Although several artery-clogging diseases increase the risk of heart attack, prevention efforts are unequal, according to research presented today at the American Heart Association’s Quality of Care & Outcomes Research Scientific Sessions 2020. The virtual conference, May 15-16, is a premier global exchange of the latest advances in quality of care and outcomes research in cardiovascular disease and stroke for researchers, health care professionals and policymakers.

Researchers found that patients with peripheral artery disease or stroke were less likely than those with coronary artery disease to receive recommended treatments to prevent heart attack. All three are types of atherosclerotic cardiovascular disease.

2016 AHA/ACC guidelines recommend aspirin for patients with symptomatic peripheral artery disease to prevent major adverse cardiovascular events, while 2018 guidelines from multiple organizations note that statin therapy reduces the risk of atherosclerotic events.  

Worldwide, cardiovascular disease is the leading cause of death and a major contributor to cardiovascular disease is atherosclerosis, which occurs when cholesterol, fat and inflammatory cells build up and form plaque that blocks the arteries and impedes blood flow.

Depending on the location of the blockage, atherosclerosis increases the risk for three serious conditions: coronary artery disease, stroke, and peripheral artery disease. Coronary artery disease results from damaged heart arteries and can cause a heart attack. A common type of stroke occurs when clogged arteries block blood flow to brain. Peripheral artery disease results from damaged arteries in the extremities, often the legs, and can lead to pain during walking and, in severe cases, amputation.

“Our study highlights the need for public health campaigns to direct equal attention to all three major forms of atherosclerotic cardiovascular disease,” said senior study author Erin Michos, MD, MHS, associate professor of medicine at the Ciccarone Center for the Prevention of Cardiovascular Disease at The Johns Hopkins University School of Medicine in Baltimore. “We need to generate awareness among both clinicians and patients that all of these diseases should be treated with aggressive secondary preventive medications, including aspirin and statins, regardless of whether people have heart disease or not.”

Since atherosclerosis can affect arteries in more than one part of the body, medical guidelines are to treat coronary artery disease, stroke, and peripheral artery disease similarly with lifestyle changes and medication, including statins to lower cholesterol levels and aspirin to prevent blood clots.
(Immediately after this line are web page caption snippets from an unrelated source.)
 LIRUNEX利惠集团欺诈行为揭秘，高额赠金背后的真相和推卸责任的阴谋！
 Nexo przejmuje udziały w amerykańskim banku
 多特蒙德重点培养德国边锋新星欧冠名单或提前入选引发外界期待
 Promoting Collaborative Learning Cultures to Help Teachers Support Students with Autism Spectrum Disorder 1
Lifestyle changes include eating a healthy diet, being physically active, quitting smoking, controlling high cholesterol, controlling high blood pressure, treating high blood sugar and losing weight. What was unclear was if people with stroke and peripheral artery disease received the same treatments prescribed for those with coronary artery disease.

This study compared more than 14,000 US adults enrolled in the 2006-2015 Medical Expenditure Panel Survey, a national survey of patient-reported health outcomes and conditions, and health care use and expenses. Slightly more than half of the patients were men, the average age was 65, and all had either coronary artery disease, stroke or peripheral artery disease. These individuals were representative of nearly 16 million U.S. adults living with one of the three forms of atherosclerotic cardiovascular disease.
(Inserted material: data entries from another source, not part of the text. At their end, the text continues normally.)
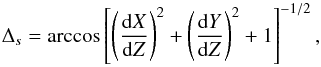 Mathematical equation: \begin{equation} {\Delta}_s=\arccos\left[\left(\frac{{\rm d}X}{{\rm d}Z}\right)^2+ \left(\frac{{\rm d}Y}{{\rm d}Z}\right)^2+1\right]^{-1/2}, \end{equation}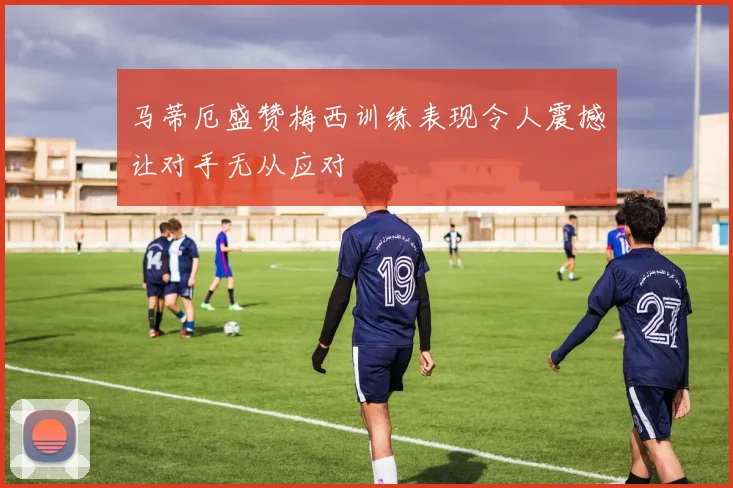 马蒂厄盛赞梅西训练表现令人震撼让对手无从应对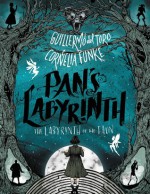 Pan's Labyrinth: The Labyrinth of the Faun - Cornelia Funke, Guillermo del Toro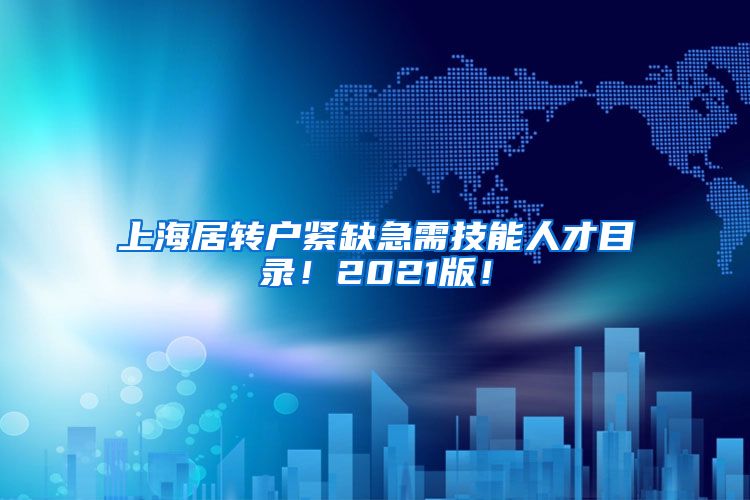 上海居转户紧缺急需技能人才目录！2021版！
Compared to participants with coronary artery disease:

  • participants with peripheral artery disease were twice more likely to report no statin use and three times more likely to report no aspirin use;
  • additionally, people with peripheral artery disease had the highest, annual, total out-of-pocket expenditures among the three atherosclerotic conditions;
  • participants with stroke were more than twice as likely to report no statin or aspirin use; and
  • moreover, those with stroke were more likely to report poor patient-provider communication, poor health care satisfaction and more emergency room visits.

“Our study highlights a missed opportunity for implementing life-saving preventive medications among these high-risk individuals,” Michos said. “Peripheral artery disease and stroke should generally be treated with the same secondary prevention medications as coronary artery disease.”

Limitations of the study include that it relied on medical diagnosis codes in health records, which could have been incorrectly coded, and did not include health information about people who live in nursing homes or who are incarcerated. Also, the study did not include information about medication changes over time or why people were not taking the recommended medication.

The lead author is Martin Tibuakuu, MD. Other co-authors and disclosures are listed in the abstract.